• [Documento]

☆ ☆ ☆ ☆ ☆ ☆ ☆

EM MANAUS
Sashimi de tucunaré, tiradito com jambu e cubos gelatinosos de tucupi, tempurá de urtiga, tatsuta age (empanado) de pirarucu, chawan mushi (caldo cremoso) de cogumelo nativo da Amazônia. O cardápio do restaurante Shin Suzuran, em Manaus, não tem equivalente em nenhum outro lugar do País. É comida japonesa feita com ingredientes da Amazônia.
A inventividade é obra do japonês Hiroya Takano, 63 anos, que começou a dar atenção a ingredientes do Norte há dez anos (antes disso, o cardápio era japonês ortodoxo). Primeiro, ele se encantou com o tucunaré. Aproveitou a carne rosada e macia do peixe de rio para fazer o sushi amazônico, em que a carne empanada, além de pepino e manga, são enrolados em lâminas de abacate, no lugar de alga – o prato tem até patente, de 2010. Logo depois, fez o salto do tucunaré, com sashimis servidos sobre a espinha do peixe com cabeça e rabo.

☆ ☆ ☆ ☆ ☆ ☆ ☆

• [Registros fornecidos]
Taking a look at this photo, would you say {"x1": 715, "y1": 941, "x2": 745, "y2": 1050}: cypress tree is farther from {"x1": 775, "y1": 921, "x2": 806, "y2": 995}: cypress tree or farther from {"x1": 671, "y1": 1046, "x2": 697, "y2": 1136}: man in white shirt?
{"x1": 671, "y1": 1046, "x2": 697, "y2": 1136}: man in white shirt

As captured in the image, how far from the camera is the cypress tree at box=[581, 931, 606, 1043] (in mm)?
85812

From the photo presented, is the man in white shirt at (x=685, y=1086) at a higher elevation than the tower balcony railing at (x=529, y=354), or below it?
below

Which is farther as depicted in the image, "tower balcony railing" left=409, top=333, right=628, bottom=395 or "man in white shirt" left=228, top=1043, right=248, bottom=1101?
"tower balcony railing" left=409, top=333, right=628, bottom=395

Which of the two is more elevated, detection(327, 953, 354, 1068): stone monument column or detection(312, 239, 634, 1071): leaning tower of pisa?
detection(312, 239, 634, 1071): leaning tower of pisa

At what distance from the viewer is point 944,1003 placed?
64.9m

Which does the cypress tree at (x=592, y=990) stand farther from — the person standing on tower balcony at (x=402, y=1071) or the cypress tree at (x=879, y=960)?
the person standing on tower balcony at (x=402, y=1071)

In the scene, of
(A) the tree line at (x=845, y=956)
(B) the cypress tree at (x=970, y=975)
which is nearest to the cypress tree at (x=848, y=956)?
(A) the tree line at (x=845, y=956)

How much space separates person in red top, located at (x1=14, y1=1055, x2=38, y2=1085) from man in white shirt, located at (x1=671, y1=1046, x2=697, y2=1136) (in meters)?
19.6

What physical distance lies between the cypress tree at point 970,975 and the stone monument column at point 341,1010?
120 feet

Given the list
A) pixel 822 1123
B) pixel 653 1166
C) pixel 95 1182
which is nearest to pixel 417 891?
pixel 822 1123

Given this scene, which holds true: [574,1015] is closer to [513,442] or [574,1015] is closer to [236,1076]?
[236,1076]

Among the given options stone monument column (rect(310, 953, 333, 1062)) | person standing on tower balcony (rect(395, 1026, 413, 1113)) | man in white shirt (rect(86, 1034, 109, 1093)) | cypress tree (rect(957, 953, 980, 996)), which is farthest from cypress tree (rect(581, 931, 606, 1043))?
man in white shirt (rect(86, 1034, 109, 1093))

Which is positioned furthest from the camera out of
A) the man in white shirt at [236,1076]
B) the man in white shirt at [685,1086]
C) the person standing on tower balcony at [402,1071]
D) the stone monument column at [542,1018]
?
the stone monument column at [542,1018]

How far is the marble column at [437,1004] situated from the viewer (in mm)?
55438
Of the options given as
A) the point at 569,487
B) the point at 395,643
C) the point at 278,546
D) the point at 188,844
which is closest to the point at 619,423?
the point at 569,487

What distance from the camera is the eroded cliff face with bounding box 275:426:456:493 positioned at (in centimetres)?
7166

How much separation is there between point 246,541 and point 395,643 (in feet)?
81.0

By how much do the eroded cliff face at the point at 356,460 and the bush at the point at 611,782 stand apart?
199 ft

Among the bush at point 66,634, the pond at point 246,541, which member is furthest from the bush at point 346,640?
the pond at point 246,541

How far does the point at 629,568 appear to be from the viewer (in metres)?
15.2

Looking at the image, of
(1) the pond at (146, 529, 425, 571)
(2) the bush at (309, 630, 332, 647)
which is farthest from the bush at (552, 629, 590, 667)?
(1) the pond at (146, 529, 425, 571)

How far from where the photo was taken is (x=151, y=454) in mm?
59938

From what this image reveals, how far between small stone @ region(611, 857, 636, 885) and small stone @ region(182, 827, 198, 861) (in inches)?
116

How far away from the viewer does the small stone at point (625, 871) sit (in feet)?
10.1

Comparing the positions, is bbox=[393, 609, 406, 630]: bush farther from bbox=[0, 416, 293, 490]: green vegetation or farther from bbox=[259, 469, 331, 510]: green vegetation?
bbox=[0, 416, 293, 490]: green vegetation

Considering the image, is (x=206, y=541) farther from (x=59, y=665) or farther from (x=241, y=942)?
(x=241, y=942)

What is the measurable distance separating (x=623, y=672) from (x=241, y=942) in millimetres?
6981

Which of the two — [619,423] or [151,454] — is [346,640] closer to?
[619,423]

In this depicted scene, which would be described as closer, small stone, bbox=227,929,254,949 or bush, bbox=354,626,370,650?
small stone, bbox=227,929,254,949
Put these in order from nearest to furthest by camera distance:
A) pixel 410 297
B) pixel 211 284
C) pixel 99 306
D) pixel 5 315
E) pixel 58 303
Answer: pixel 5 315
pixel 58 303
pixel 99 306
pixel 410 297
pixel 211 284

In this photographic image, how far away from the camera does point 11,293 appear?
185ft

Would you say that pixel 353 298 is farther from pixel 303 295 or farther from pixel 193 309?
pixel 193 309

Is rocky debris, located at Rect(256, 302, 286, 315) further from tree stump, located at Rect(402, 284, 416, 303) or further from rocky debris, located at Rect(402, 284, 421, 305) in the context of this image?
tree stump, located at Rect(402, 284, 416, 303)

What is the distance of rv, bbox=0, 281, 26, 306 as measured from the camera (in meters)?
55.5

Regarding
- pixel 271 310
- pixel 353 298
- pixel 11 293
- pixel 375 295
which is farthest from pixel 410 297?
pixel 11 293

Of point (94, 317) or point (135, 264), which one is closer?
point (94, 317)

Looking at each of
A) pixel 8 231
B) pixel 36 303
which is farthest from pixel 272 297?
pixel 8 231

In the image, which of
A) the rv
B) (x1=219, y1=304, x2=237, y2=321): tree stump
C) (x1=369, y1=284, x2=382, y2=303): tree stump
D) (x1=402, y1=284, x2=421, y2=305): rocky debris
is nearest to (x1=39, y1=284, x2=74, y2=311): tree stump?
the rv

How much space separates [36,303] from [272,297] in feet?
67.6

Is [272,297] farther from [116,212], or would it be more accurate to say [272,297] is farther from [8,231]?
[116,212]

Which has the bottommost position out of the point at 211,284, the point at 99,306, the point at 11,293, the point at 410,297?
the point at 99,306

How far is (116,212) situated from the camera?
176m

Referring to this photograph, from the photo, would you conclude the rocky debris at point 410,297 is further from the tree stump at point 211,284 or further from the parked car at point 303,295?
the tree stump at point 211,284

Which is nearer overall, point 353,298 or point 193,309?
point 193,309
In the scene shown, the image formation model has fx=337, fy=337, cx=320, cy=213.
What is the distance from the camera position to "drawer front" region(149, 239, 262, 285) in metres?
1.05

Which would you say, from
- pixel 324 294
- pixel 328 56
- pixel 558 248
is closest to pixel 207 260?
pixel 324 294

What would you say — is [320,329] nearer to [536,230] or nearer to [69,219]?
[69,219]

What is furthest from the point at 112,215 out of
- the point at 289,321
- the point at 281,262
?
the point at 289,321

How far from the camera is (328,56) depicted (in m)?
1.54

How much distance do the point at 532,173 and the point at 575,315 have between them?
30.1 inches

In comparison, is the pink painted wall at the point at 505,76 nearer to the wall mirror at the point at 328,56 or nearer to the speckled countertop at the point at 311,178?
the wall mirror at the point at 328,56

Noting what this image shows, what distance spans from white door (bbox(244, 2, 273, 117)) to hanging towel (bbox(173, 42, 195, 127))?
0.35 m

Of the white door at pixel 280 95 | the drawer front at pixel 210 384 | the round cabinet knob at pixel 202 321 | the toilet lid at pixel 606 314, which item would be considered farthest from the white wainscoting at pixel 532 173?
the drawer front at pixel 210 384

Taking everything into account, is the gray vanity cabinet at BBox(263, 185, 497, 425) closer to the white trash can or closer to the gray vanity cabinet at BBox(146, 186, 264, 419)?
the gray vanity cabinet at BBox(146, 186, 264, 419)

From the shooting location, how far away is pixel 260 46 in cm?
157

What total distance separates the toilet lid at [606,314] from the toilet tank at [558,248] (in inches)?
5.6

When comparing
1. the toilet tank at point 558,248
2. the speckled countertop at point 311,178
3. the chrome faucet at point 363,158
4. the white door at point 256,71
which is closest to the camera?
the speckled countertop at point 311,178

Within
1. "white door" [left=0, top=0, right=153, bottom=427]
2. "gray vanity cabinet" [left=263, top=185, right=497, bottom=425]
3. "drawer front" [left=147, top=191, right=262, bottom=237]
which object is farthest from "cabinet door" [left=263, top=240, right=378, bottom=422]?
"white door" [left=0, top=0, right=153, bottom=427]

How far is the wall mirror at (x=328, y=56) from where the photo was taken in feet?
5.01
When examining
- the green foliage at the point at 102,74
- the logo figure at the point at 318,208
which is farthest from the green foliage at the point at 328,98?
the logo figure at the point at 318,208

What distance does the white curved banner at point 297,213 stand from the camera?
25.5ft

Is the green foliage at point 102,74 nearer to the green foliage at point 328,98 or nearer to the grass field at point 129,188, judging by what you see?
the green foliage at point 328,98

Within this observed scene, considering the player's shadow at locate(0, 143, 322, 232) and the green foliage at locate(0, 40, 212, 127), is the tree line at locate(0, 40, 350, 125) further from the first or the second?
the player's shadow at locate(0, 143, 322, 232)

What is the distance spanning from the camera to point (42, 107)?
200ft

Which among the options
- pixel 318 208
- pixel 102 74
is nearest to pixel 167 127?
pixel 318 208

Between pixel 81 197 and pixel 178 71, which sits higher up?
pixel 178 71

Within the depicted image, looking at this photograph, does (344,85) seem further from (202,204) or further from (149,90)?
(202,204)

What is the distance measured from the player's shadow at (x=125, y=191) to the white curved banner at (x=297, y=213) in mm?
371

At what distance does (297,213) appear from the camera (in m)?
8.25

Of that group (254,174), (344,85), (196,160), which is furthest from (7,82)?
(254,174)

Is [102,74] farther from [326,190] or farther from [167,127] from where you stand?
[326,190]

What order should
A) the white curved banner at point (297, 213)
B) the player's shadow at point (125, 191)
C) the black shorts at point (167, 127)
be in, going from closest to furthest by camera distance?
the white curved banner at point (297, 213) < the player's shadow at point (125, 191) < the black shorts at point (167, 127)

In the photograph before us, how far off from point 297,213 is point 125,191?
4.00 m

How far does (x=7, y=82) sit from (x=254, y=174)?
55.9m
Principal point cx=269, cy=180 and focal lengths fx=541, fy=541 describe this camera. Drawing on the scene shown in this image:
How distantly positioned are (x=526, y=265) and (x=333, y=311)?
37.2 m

☆ ☆ ☆ ☆ ☆ ☆ ☆

Transcreva literalmente o trecho do documento sobre a cozinha japonesa com ingredientes amazônicos, a partir das palavras "A inventividade é" e até as palavras "cabeça e rabo.", inclusive.

• [Resultado do exercício]
A inventividade é obra do japonês Hiroya Takano, 63 anos, que começou a dar atenção a ingredientes do Norte há dez anos (antes disso, o cardápio era japonês ortodoxo). Primeiro, ele se encantou com o tucunaré. Aproveitou a carne rosada e macia do peixe de rio para fazer o sushi amazônico, em que a carne empanada, além de pepino e manga, são enrolados em lâminas de abacate, no lugar de alga – o prato tem até patente, de 2010. Logo depois, fez o salto do tucunaré, com sashimis servidos sobre a espinha do peixe com cabeça e rabo.